Quello fu uno dei giorni peggiori.

Se quella mattina non eravamo considerate dai soldati, c'erano Josef e Klaus a dirci di andare a consumare la colazione, con un tono quasi dolce, cercando di dare conforto. I due si scambiarono uno sguardo confuso, probabilmente non si conoscevano. Emily si rifiutò di mangiare, così toccò a me, quella volta, convincerla di bere almeno quella sorta di caffè, cedendole anche la mia parte.

Allora divenne ancora più difficile per entrambe.

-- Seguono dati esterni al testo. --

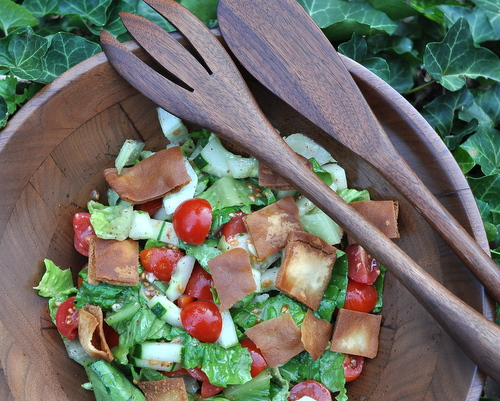 Fattoush (Middle Eastern Salad with Romaine, Tomatoes, Cucumbers, Fried Pita Chips and Lemon-Sumac Dressing), another creative summer salad ♥ AVeggieVenture.com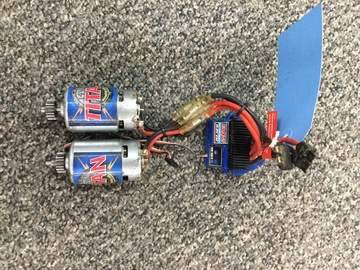 Selling: Dual Motor. EVX 2. By Traxxas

Nel pomeriggio, Josef entrò in lavanderia dove mi avevano affidato il lavoro, salutandomi con un caldo abbraccio. Eravamo da soli e finalmente potei sfogarmi, sprofondando nel suo caldo petto ed ascoltando il suo battito tanto forte.

-Non ho potuto fare niente.- Disse.

-Hai fatto tanto, invece,- Scossi la testa ringraziandolo col sorriso -non sarei qui se non fosse per te.- E poggiò la sua fronte sulla mia, lasciando spazio al silenzio.

Lo stesso silenzio che ora caratterizzava l'atmosfera nella baracca, in cui Emily si era rifugiata, rannicchiata su se stessa cercando quel minimo di conforto tra le lenzuola opache e così sottili da tralasciare il freddo. La raggiunsi, accarezzandole, poi, la schiena. Per quella sera non scambiammo una parola, lasciando che la notte permettesse ad entrambe di sfogarci con le lacrime.

Quasi la mancanza della pioggia si faceva sentire e, come se mi avesse letto nella mente, a distanza di pochi minuti, cominciò a piovere, lasciando entrare dell'umidità tra le assi in legno e quelle misere finestre trasmettere il rumore costante che penetrava anche nei pensieri.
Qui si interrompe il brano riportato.